# Stated goal
Rewrite every line of the material below as a numbered list, dropping the blank lines.

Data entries
---

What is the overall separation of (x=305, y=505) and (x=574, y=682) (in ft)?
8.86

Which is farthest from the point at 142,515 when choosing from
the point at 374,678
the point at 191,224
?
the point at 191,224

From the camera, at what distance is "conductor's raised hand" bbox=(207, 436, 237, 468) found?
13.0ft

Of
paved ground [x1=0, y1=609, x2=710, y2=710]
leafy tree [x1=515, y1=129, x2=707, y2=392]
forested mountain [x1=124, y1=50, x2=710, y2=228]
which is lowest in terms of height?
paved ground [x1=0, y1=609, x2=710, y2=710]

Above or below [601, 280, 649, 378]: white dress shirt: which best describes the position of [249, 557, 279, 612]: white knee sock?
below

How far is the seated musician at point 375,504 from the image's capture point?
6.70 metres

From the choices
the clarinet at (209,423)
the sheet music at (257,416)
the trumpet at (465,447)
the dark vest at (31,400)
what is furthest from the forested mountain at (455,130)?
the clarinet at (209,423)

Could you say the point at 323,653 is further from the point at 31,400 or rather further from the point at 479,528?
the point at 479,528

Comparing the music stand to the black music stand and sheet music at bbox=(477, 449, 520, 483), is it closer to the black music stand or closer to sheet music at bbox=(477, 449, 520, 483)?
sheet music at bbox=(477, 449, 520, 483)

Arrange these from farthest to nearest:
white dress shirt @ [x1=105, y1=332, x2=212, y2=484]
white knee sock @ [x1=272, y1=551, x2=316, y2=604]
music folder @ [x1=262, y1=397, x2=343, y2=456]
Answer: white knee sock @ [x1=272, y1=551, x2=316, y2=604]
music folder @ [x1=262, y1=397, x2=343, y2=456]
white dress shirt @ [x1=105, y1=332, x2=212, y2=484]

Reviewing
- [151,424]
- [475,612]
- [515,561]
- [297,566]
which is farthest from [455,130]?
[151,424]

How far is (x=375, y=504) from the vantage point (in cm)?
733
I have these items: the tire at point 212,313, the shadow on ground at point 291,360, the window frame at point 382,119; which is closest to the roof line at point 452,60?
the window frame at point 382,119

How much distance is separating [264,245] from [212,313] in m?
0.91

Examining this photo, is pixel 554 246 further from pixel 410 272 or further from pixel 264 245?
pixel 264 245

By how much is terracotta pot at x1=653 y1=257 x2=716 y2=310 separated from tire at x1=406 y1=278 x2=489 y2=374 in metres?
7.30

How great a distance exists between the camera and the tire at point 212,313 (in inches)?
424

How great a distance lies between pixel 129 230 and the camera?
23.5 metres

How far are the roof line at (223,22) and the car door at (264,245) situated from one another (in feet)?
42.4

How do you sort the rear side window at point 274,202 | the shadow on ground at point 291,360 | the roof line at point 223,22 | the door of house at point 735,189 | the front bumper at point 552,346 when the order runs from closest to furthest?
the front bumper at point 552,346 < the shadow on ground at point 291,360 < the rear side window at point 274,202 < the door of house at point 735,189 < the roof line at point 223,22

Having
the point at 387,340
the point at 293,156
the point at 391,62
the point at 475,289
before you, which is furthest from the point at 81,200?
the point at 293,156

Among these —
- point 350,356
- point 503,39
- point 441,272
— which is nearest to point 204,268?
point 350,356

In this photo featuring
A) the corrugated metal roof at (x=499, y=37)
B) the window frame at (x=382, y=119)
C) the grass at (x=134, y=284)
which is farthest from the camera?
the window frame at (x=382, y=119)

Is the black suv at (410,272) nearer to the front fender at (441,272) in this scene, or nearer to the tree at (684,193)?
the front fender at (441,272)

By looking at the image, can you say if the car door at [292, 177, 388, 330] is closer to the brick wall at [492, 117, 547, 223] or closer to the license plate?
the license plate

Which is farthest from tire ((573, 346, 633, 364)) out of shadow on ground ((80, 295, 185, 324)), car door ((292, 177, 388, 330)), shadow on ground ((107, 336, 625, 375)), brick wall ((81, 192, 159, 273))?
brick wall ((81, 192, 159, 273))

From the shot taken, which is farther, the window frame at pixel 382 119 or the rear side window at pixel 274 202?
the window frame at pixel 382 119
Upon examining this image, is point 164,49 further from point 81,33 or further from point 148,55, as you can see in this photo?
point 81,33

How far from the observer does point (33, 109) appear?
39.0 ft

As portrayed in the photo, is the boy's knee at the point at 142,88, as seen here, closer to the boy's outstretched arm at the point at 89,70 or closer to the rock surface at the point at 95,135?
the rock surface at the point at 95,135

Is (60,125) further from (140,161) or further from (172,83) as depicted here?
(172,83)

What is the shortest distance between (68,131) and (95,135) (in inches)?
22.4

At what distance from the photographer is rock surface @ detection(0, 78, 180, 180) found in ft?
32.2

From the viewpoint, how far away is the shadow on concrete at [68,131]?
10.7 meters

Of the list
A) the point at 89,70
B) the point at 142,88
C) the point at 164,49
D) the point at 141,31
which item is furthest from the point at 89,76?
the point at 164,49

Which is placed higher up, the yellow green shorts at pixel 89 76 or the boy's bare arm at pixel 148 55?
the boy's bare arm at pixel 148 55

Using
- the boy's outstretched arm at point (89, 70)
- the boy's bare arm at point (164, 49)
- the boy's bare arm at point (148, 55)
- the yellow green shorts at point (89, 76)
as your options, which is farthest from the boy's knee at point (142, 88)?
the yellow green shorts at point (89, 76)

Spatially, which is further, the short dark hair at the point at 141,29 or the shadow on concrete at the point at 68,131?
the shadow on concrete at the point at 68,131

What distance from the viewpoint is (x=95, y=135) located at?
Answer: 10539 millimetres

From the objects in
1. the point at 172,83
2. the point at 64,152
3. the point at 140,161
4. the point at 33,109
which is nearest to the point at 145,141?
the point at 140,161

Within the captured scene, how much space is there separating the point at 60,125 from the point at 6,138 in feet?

---

# Response to this task
1. What is the overall separation of (x=305, y=505) and (x=574, y=682) (in ft)?
2. 8.86
3. Which is farthest from the point at 142,515 when choosing from
4. the point at 374,678
5. the point at 191,224
6. ?
7. the point at 191,224
8. From the camera, at what distance is "conductor's raised hand" bbox=(207, 436, 237, 468) found?
9. 13.0ft
10. Of
11. paved ground [x1=0, y1=609, x2=710, y2=710]
12. leafy tree [x1=515, y1=129, x2=707, y2=392]
13. forested mountain [x1=124, y1=50, x2=710, y2=228]
14. which is lowest in terms of height?
15. paved ground [x1=0, y1=609, x2=710, y2=710]
16. Above or below [601, 280, 649, 378]: white dress shirt: which best describes the position of [249, 557, 279, 612]: white knee sock?
17. below
18. How far is the seated musician at point 375,504 from the image's capture point?
19. 6.70 metres
20. From the choices
21. the clarinet at (209,423)
22. the sheet music at (257,416)
23. the trumpet at (465,447)
24. the dark vest at (31,400)
25. what is furthest from the forested mountain at (455,130)?
26. the clarinet at (209,423)
27. Could you say the point at 323,653 is further from the point at 31,400 or rather further from the point at 479,528?
28. the point at 479,528
29. Comparing the music stand to the black music stand and sheet music at bbox=(477, 449, 520, 483), is it closer to the black music stand or closer to sheet music at bbox=(477, 449, 520, 483)?
30. sheet music at bbox=(477, 449, 520, 483)
31. Arrange these from farthest to nearest:
32. white dress shirt @ [x1=105, y1=332, x2=212, y2=484]
33. white knee sock @ [x1=272, y1=551, x2=316, y2=604]
34. music folder @ [x1=262, y1=397, x2=343, y2=456]
35. Answer: white knee sock @ [x1=272, y1=551, x2=316, y2=604]
36. music folder @ [x1=262, y1=397, x2=343, y2=456]
37. white dress shirt @ [x1=105, y1=332, x2=212, y2=484]
38. Reviewing
39. - [151,424]
40. - [475,612]
41. - [515,561]
42. - [297,566]
43. which is farthest from [455,130]?
44. [151,424]
45. How far is (x=375, y=504) from the vantage point (in cm)?
46. 733
47. I have these items: the tire at point 212,313, the shadow on ground at point 291,360, the window frame at point 382,119; which is closest to the roof line at point 452,60?
48. the window frame at point 382,119
49. How much distance is separating [264,245] from [212,313] in m?
50. 0.91
51. Examining this photo, is pixel 554 246 further from pixel 410 272 or further from pixel 264 245?
52. pixel 264 245
53. By how much is terracotta pot at x1=653 y1=257 x2=716 y2=310 separated from tire at x1=406 y1=278 x2=489 y2=374 in metres?
54. 7.30
55. How great a distance exists between the camera and the tire at point 212,313 (in inches)?
56. 424
57. How great a distance lies between pixel 129 230 and the camera?
58. 23.5 metres
59. How far are the roof line at (223,22) and the car door at (264,245) situated from one another (in feet)?
60. 42.4
61. How do you sort the rear side window at point 274,202 | the shadow on ground at point 291,360 | the roof line at point 223,22 | the door of house at point 735,189 | the front bumper at point 552,346 when the order runs from closest to furthest?
62. the front bumper at point 552,346 < the shadow on ground at point 291,360 < the rear side window at point 274,202 < the door of house at point 735,189 < the roof line at point 223,22
63. Having
64. the point at 387,340
65. the point at 293,156
66. the point at 391,62
67. the point at 475,289
68. before you, which is furthest from the point at 81,200?
69. the point at 293,156
70. Among these —
71. - point 350,356
72. - point 503,39
73. - point 441,272
74. — which is nearest to point 204,268?
75. point 350,356
76. In this photo featuring
77. A) the corrugated metal roof at (x=499, y=37)
78. B) the window frame at (x=382, y=119)
79. C) the grass at (x=134, y=284)
80. which is farthest from the camera?
81. the window frame at (x=382, y=119)
82. Is the black suv at (410,272) nearer to the front fender at (441,272) in this scene, or nearer to the tree at (684,193)?
83. the front fender at (441,272)
84. By looking at the image, can you say if the car door at [292, 177, 388, 330] is closer to the brick wall at [492, 117, 547, 223] or closer to the license plate?
85. the license plate
86. Which is farthest from tire ((573, 346, 633, 364)) out of shadow on ground ((80, 295, 185, 324)), car door ((292, 177, 388, 330)), shadow on ground ((107, 336, 625, 375)), brick wall ((81, 192, 159, 273))?
87. brick wall ((81, 192, 159, 273))
88. From the shot taken, which is farther, the window frame at pixel 382 119 or the rear side window at pixel 274 202?
89. the window frame at pixel 382 119
90. Upon examining this image, is point 164,49 further from point 81,33 or further from point 148,55, as you can see in this photo?
91. point 81,33
92. How far from the observer does point (33, 109) appear?
93. 39.0 ft
94. As portrayed in the photo, is the boy's knee at the point at 142,88, as seen here, closer to the boy's outstretched arm at the point at 89,70 or closer to the rock surface at the point at 95,135?
95. the rock surface at the point at 95,135
96. Is (60,125) further from (140,161) or further from (172,83) as depicted here?
97. (172,83)
98. What is the shortest distance between (68,131) and (95,135) (in inches)?
99. 22.4
100. At what distance from the photographer is rock surface @ detection(0, 78, 180, 180) found in ft?
101. 32.2
102. From the viewpoint, how far away is the shadow on concrete at [68,131]?
103. 10.7 meters
104. Of the list
105. A) the point at 89,70
106. B) the point at 142,88
107. C) the point at 164,49
108. D) the point at 141,31
109. which item is furthest from the point at 89,76?
110. the point at 164,49
111. Which is placed higher up, the yellow green shorts at pixel 89 76 or the boy's bare arm at pixel 148 55?
112. the boy's bare arm at pixel 148 55
113. Using
114. - the boy's outstretched arm at point (89, 70)
115. - the boy's bare arm at point (164, 49)
116. - the boy's bare arm at point (148, 55)
117. - the yellow green shorts at point (89, 76)
118. as your options, which is farthest from the boy's knee at point (142, 88)?
119. the yellow green shorts at point (89, 76)
120. Spatially, which is further, the short dark hair at the point at 141,29 or the shadow on concrete at the point at 68,131?
121. the shadow on concrete at the point at 68,131
122. What distance from the viewpoint is (x=95, y=135) located at?
123. Answer: 10539 millimetres
124. From the objects in
125. 1. the point at 172,83
126. 2. the point at 64,152
127. 3. the point at 140,161
128. 4. the point at 33,109
129. which is nearest to the point at 145,141?
130. the point at 140,161
131. Within the captured scene, how much space is there separating the point at 60,125 from the point at 6,138 in feet?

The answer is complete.